#### Set tasks
#1 In the LanceDB article, how many times had the open-source packages been downloaded by mid-2025?
#2 Write the next few paragraphs of the LanceDB article, picking up after its final line.

#### Excerpt to read

-- start --

It does not have a flashy demo. It is a file format and a database. But it has wedged itself into the plumbing of Midjourney, Runway, Character.AI and a long list of companies that move petabytes of training data and search across billions of vectors. By mid-2025 its open-source packages had been downloaded more than 20 million times. That is the kind of number you get by being useful, not loud.

Most infrastructure earns its keep by disappearing. LanceDB is very good at disappearing.- The editorial read

Above: A database with no logo animation and no growth-hack hoodie. Suspicious, in the best way.

The Problem · Why this exists

Databases were built for rows. AI eats everything else.

Here is the uncomfortable truth the data world spent a decade not saying out loud: the tools we built for tidy tables of numbers and strings are terrible at images, audio and video. And by 2025, video alone made up roughly 90% of the world's generated data - the kind of statistic that should have triggered a panic and mostly triggered a shrug.

So AI teams improvised. They kept their raw files in one place, their embeddings in a vector store, their features in a pipeline, their training data in yet another bucket. Five tools, four formats, and a standing army of engineers whose actual job was moving data between them. It worked, the way duct tape works.

Engineers today need to stitch together multiple tools, spending all their time with plumbing instead of experimenting, shipping features, or improving the cognitive layer in the agent they're building.- Chang She, Co-founder & CEO

LanceDB's bet is that this stitching is not a fact of life. It is a missing layer. Build one open format that natively understands every modality, and the plumbing problem - the thing eating the calendar of every ML team - stops being a problem.

The tension: 90% of data is video. Almost no database was designed for it. Someone had to volunteer.

-- end --

#### Data excerpts
-- start --

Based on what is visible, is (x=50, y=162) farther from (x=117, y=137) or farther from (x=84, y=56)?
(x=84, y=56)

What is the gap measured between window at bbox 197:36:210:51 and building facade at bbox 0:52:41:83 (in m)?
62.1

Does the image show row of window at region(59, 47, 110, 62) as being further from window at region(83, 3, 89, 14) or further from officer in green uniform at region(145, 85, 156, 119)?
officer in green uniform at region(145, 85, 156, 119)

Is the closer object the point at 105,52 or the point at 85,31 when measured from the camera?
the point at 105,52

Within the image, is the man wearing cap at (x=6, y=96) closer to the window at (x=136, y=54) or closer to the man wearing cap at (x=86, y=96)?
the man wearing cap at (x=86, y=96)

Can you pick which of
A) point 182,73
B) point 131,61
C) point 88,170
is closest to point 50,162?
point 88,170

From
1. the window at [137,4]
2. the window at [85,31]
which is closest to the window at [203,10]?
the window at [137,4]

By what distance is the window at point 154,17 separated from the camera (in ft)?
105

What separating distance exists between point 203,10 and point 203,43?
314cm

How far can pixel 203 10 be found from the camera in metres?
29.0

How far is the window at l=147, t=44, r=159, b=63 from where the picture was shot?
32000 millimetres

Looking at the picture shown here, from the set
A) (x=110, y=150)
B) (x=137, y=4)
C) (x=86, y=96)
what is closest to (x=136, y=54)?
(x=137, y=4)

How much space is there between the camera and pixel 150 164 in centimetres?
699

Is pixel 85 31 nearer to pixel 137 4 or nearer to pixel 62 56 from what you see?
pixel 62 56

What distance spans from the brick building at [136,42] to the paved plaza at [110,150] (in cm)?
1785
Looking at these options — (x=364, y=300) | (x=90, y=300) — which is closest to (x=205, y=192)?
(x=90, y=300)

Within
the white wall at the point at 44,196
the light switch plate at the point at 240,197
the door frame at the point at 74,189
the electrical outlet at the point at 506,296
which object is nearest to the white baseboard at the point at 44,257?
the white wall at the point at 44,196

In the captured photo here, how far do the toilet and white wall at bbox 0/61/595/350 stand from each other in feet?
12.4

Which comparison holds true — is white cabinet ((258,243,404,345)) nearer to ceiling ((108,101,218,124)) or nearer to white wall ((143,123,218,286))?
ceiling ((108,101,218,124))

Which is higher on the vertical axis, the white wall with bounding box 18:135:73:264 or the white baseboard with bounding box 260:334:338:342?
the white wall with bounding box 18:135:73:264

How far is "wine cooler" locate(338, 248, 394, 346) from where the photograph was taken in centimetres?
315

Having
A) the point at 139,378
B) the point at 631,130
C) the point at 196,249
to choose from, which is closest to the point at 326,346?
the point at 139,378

-- end --

#### Solved tasks
#1 More than 20 million times.

#2
The Bet · Two people, one format

The man who helped build the tables, now building tables for AI

If you have ever written import pandas as pd, you have used Chang She's work. He was one of the original co-authors of pandas, the library that a generation of data scientists treats as gravity. He spent two decades building the tools humans use to wrangle data. LanceDB is his answer to a newer question: what do the machines need?

His co-founder, Lei Xu, came from the data infrastructure team at Cruise, where the data was not tidy spreadsheets but oceans of sensor and video logs from cars trying not to hit things. Between them they had seen both ends of the problem - the friendly tabular world and the brutal multimodal one - and concluded they should not be two worlds at all.

Co-founder & CEO

Chang She

Original co-author of pandas, ex-CTO of DataPad, ex-VP Eng at Tubi. Now arguing that the spreadsheet needs a sequel.

Co-founder & CTO

Lei Xu

Built data infrastructure for self-driving at Cruise, where "the dataset" meant petabytes of video that refused to behave.

The bet, made in 2021 and backed first by Y Combinator and CRV: write a new open columnar format - Lance - from scratch in Rust, optimized for the random-access, version-everything, search-anything reality of AI. Not a fork. Not a wrapper. A new foundation.

Above: Two founders who looked at "this is just how AI data works" and decided it was a typo.

The Product · Three layers, one idea

Store it. Search it. Train on it. Stop moving it.

LanceDB is not one thing, which is precisely the point. It is a stack designed so that a clip of video and a row of numbers can live in the same place and play by the same rules.

LAYER 01 · FORMAT

Lance

An open columnar format on Apache Arrow. Convert from Parquet in two lines for up to 100x faster random access, plus vector indexing and Git-style data versioning baked in.

LAYER 02 · DATABASE

LanceDB

A developer-friendly, embedded/serverless vector database. Vector, full-text and hybrid search with SQL filtering - runs on your laptop or your cloud, fully open source.

LAYER 03 · PLATFORM

Multimodal Lakehouse

The enterprise tier: feature engineering with Python UDFs, curation, dedup, and training straight from curated data at up to ~70% MFU. One system, every modality.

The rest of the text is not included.